Jealousy is a 1992 South Korean romantic comedy television series starring Choi Soo-jong and Choi Jin-sil. It aired on MBC from 1 June 1992 to 21 July 1992 on Mondays and Tuesdays for 16 episodes. The show is based on the 1991 novel, Long Shadow of My Love by Yoon Myung-hye. It is one of the highest-rated Korean dramas of all time, with 56.1% viewership ratings on its final episode, and the first Korean production to be exported and broadcast overseas.

== Background ==
It established the main cast as prominent actors of the 1990s and launched Choi Jin-sil's television career. It is considered the first "trendy" Korean drama, and one that marked the beginning of Korean romantic comedy. In 1993, China's Harbin TV imported and broadcast the TV series, making it the first Korean production to be broadcast outside the country, which helped open the Asian market to Korean drama exports, particularly to the Chinese mainland. It was aired again on July 20, 1997, re-edited into 8 episodes each with a runtime of 90 minutes, as the first television series to be rebroadcast through MBC Drama Masterpiece.

== Plot ==
The story revolves around Ha-kyung and Young-ho, who are old best friends. Ha-kyung works for a travel agency and lives with her single mother who works as editor-in-chief at a magazine publishing house. She loves hanging out with her old buddy, Young-ho, and the two share an effortless banter. Although they are long-time friends, their relationship teeters on the threshold of love and friendship.

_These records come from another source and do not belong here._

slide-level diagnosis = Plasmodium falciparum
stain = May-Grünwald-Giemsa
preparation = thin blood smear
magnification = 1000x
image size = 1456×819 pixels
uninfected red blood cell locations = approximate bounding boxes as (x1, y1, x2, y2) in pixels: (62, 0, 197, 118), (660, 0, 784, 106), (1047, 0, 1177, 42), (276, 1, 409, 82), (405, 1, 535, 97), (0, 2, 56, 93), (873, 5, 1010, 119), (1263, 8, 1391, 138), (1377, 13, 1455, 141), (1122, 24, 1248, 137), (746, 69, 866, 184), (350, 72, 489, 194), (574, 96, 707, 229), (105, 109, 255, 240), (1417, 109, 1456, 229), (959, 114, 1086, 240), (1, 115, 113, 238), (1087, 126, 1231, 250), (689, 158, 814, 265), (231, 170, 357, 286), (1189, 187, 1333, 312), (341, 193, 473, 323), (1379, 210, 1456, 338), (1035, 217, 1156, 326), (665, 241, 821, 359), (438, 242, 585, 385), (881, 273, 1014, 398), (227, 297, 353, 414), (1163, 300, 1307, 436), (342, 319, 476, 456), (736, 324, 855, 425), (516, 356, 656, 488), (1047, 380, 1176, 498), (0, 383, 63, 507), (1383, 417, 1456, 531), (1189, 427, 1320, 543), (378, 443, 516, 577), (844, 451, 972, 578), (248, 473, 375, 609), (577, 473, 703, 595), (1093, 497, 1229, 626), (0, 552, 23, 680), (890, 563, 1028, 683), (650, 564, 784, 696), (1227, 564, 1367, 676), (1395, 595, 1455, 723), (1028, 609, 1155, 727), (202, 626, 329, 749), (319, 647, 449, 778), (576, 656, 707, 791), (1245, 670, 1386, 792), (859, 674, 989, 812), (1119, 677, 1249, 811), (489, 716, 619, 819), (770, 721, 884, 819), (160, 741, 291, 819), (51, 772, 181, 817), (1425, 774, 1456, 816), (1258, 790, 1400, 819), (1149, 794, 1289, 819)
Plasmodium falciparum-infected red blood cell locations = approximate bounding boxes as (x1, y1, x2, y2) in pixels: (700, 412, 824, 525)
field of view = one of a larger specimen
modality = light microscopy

One day, Young-ho meets Young-ae, a wealthy woman, and he soon grows infatuated with her. When Ha-kyung realizes that Young-ho has feelings for someone else, she feels bouts of jealousy and realizes Young-ho is more than just a friend to her. She suppresses her jealousy and decides to give up her feelings for him, asking Young-ae to take care of him. Ha-kyung tries to find her own way through life, while trying to maintain her friendship with Young-ho.

Ha-kyung also had a long-time secret crush on her middle-school tutor, Sang-hoon. She reunites with Sang-hoon, and the two begin to spend time together. This development does not go unnoticed by Young-ho, who soon begins to feel jealous as well. He starts seeing Ha-kyung as a woman, not just a friend, and asks her out on a date. A misunderstanding results in Ha-kyung waiting in the rain for Young-ho, who never arrives. The two try to go back to being just friends, as Ha-kyung focuses on her career and Young-ho pines for her.

After spending a year abroad, Ha-kyung returns to Seoul and reunites with Young-ho. Both soon confirm that their feelings have not changed.

== Cast ==

- Choi Soo-jong as Lee Young-ho
- Choi Jin-sil as Yoo Ha-kyung
- Lee Eung-kyung as Han Young-ae
- Lee Hyo-jung as Min Sang-hoon
- Kim Hye-ri as Bae Chae-ri
- Kim Chang-sook as Jung Sung-hee
- Im Jung-ha as Jo Sung-soo
- Kim Joo-young as Park Seong-jo
- Lee Mi-kyung as Kim Soo-won
- Jung Myeong-hyun as Jung Dong-sik
- Kim Sang-soon as Kim Chun-man
- Maeng Sang-hoon as Nam Woo-je
- Jeon Woon as Lee Soo-seong
- Park Sang-jo as Kim Young-sik

== Reception ==
Cultural critic Ha Jae-geun said, "The drama 'Jealousy' was not just considered a popular drama, but is accepted as a symbol of an era. It was the beginning of the trendy drama." The drama heralded a new wave of television shows that broke from the standard tropes of traditional dramas, and instead depicted urban lifestyles and modern attitudes.

The drama especially resonated among female viewers in their 20s who identified with the female lead. For her beauty, acting ability, and relatable portrayal of the lead character, Choi was nicknamed, "The Nation's Sweetheart" and became a widely recognized actress in South Korea.

In 2011, women's portal Ezday surveyed 1,314 netizens on the topic of 'memorable dramas from the 1990s. Jealousy was voted as the 'most memorable drama' by 20% of respondents, followed closely by Star in My Heart with 19% of the votes. For 'Best Actress of the 1990s,' Choi Jin-sil took the top spot with 34% of respondents, followed by Kim Hee-sun, Shim Eun-ha, Shin Ae-ra, Lee Seung-yeon, and Jeon Do-yeon. For 'Best Actor of the 1990s,' Jang Dong-gun was chosen by 21% of respondents, followed by Ahn Jae-wook and Choi Soo-jong.